Ethics and Eschatology.
It is important to distinguish Pastoral Paul’s social agenda and his theological orientation, discerning which is the cart and which the horse. The social agenda laid out in 2:1-10 includes a well-ordered, patriarchal household with women, youths and enslaved in proper subordination to free, male householders. The purpose of maintaining this social structure is defensive, “so that the word of God might not be slandered” (2:5). The theological warrant is that “the saving grace of God was manifested to all people, educating us...” (2:11). The epiphany of God’s grace has universal implications (cf. 1 Tim 2:4-6). But it was not the purpose of that epiphany to educate all peoples that they should forever conform to Greco-Roman social expectations regarding an ideal household (see “The Subordination of Women” in the general introduction). The educational aim of God’s epiphany was “so that, renouncing impiety and worldly desires, we should live temperately and justly and piously in the present age” (2:12). Temperance, justice, and piety took specific forms in Greco-Roman culture, including assumptions about honor and shame, domestic hierarchies, and so forth. But we must not confuse the foundational doctrines with the precepts by which Pastoral Paul applied those doctrines in a particular cultural context (see “Doctrines and Precepts” in the general introduction).

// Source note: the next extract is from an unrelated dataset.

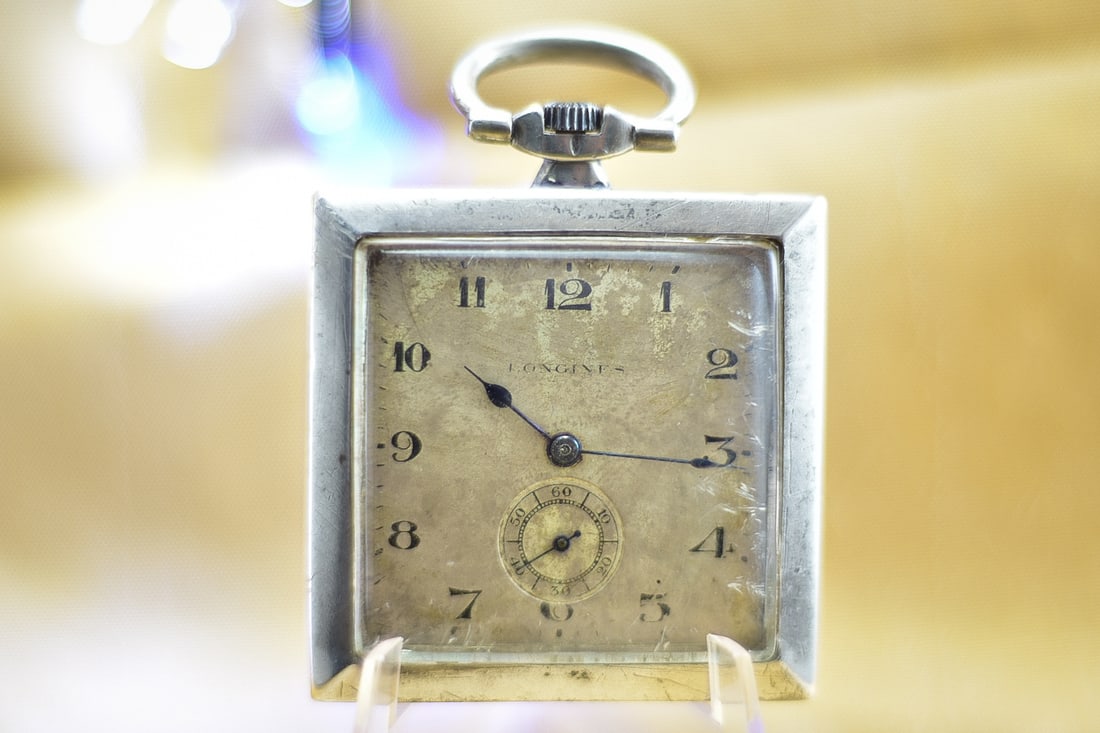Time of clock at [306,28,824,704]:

Christology and apocalyptic eschatology, not Greco-Roman culture, are the theological drivers of Titus 2. We live in the “present age” (2:12), cognizant of an epiphany past (2:11), when the earthly Jesus “gave himself for us” (2:14). Jesus’ death had ethical implications, to “redeem us from all lawlessness and purify for himself a special people, zealous for good deeds” (2:14). And at the same time, we live, “expecting the blessed hope and glorious manifestation of the Great God and our Savior Jesus Christ” (2:13), an epiphany future, the coming (parousia) of Jesus. Christian ethics, regardless of cultural context, are defined by the manifestations of Jesus, past and future.

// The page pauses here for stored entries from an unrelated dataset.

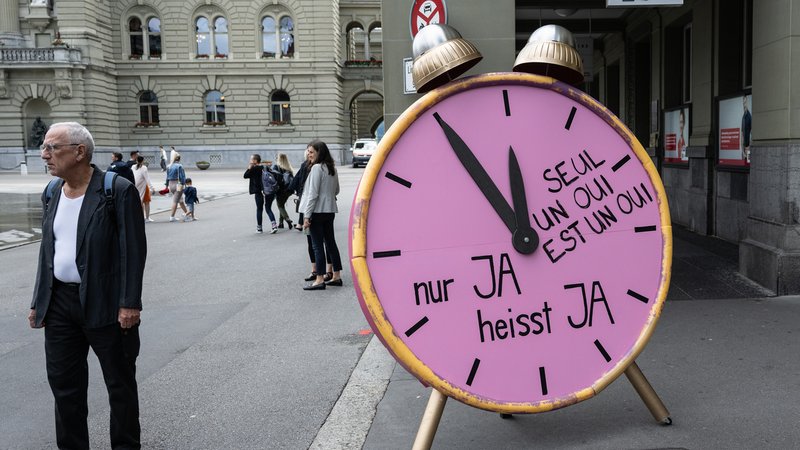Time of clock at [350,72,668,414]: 11:54
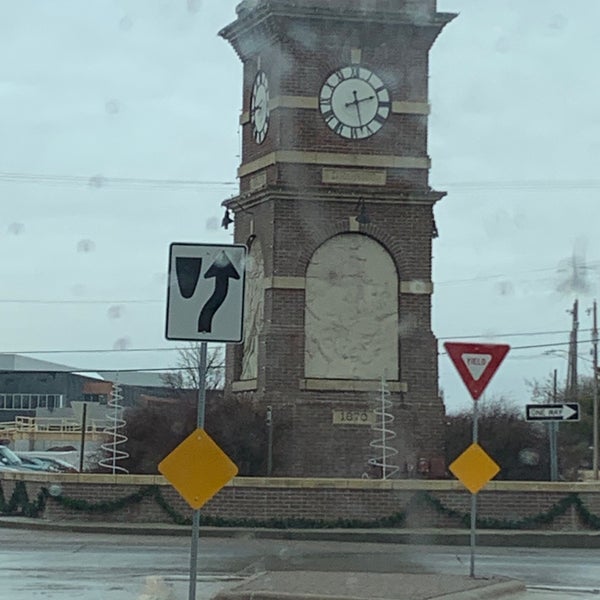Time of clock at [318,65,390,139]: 2:27
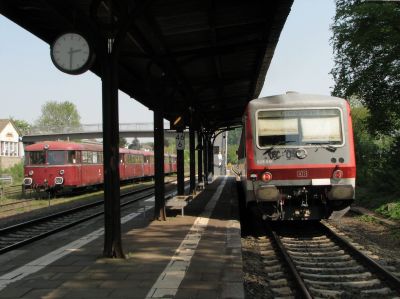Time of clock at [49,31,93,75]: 2:29
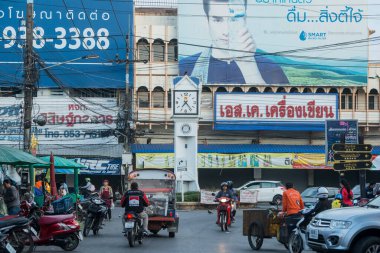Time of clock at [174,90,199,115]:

Those two epiphanies undermine the presumptions of patriarchal domination that were taken for granted in Greco-Roman society. What would it mean, for example, if a paterfamilias identified himself as a follower of Jesus, when the essential fact about Jesus is that “he gave himself for us”? What are the ethical implications for living in “the present age,” if Jesus died “to redeem us from all lawlessness”? Jesus’ resurrection liberates us from bondage to the tyranny of Sin and Death (Rom 5-7). Indeed, all forms of domination and coercion are instances of that larger problem of the tyranny of Sin. If the “lawlessness” from which Jesus redeems us includes sexual exploitation and domination (1 Tim 1:10), what are the implications for how an older man relates to women, younger men, and slaves? The eschatology of the PE is counter-cultural (Kidd 1990, 159-194; Witherington 2006, 146-151; “Theological Issues” at 1 Tim 2:8-3:1).